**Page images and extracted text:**

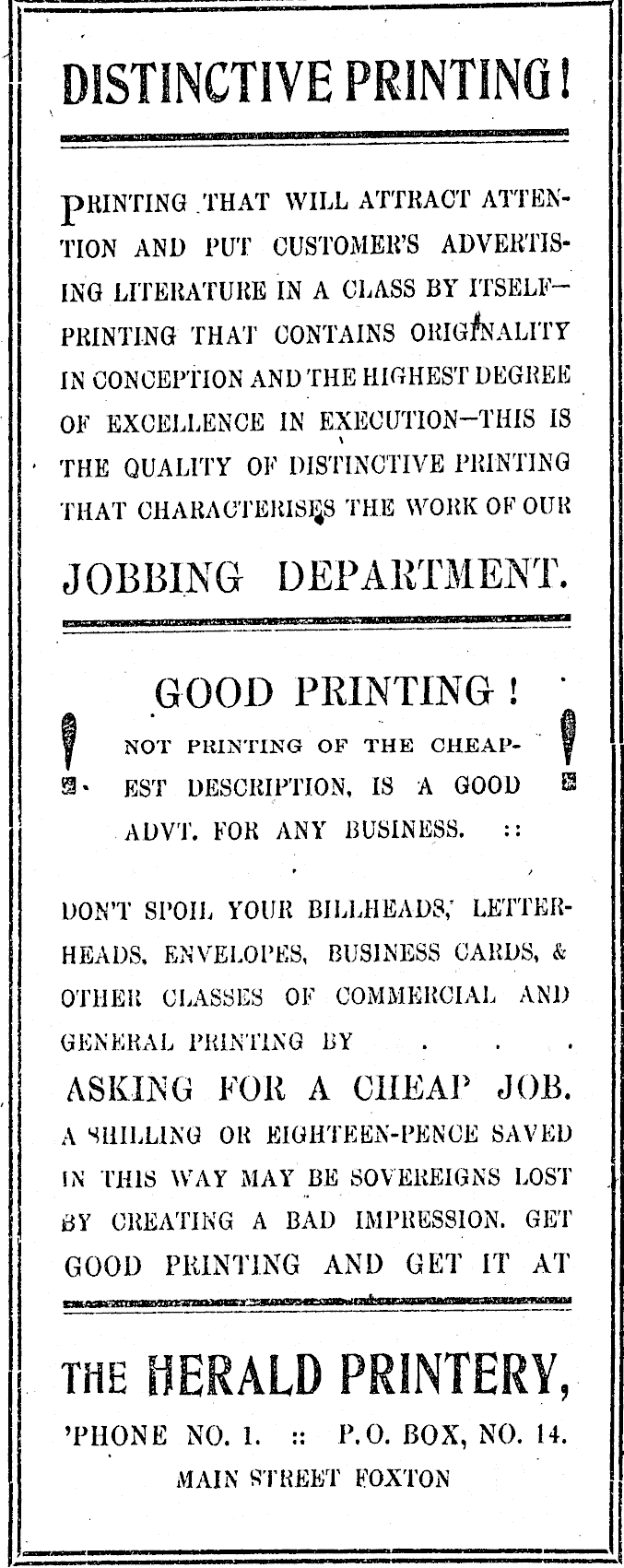 DISTINCTIVE PRINTING!

PRINTING THAT WILL ATTRACT ATTENTION AND PUT CUSTOMER'S ADVERTISING LITERATURE IN A CLASS BY ITSELF—PRINTING THAT CONTAINS ORIGINALITY IN CONCEPTION AND THE HIGHEST DEGREE OF EXCELLENCE IN EXECUTION—THIS IS THE QUALITY OF DISTINCTIVE PRINTING THAT CHARACTERISES THE WORK OF OUR

JOBBING DEPARTMENT.

GOOD PRINTING!

NOT PRINTING OF THE CHEAPEST DESCRIPTION, IS A GOOD ADVT. FOR ANY BUSINESS. ::

DON'T SPOIL YOUR BILLHEADS, LETTERHEADS, ENVELOPES, BUSINESS CARDS, & OTHER CLASSES OF COMMERCIAL AND GENERAL PRINTING BY . . .

ASKING FOR A CHEAP JOB.

A SHILLING OR EIGHTEEN-PENCE SAVED IN THIS WAY MAY BE SOVEREIGNS LOST BY CREATING A BAD IMPRESSION. GET GOOD PRINTING AND GET IT AT

THE HERALD PRINTERY,

'PHONE NO. 1. :: P.O. BOX, NO. 14.

MAIN STREET FOXTON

**Task item:**
What belongs in the answer is each line of the data that has the word "BUSINESS".

**Solution for this exercise:**
NOT PRINTING OF THE CHEAPEST DESCRIPTION, IS A GOOD ADVT. FOR ANY BUSINESS. ::
DON'T SPOIL YOUR BILLHEADS, LETTERHEADS, ENVELOPES, BUSINESS CARDS, & OTHER CLASSES OF COMMERCIAL AND GENERAL PRINTING BY . . .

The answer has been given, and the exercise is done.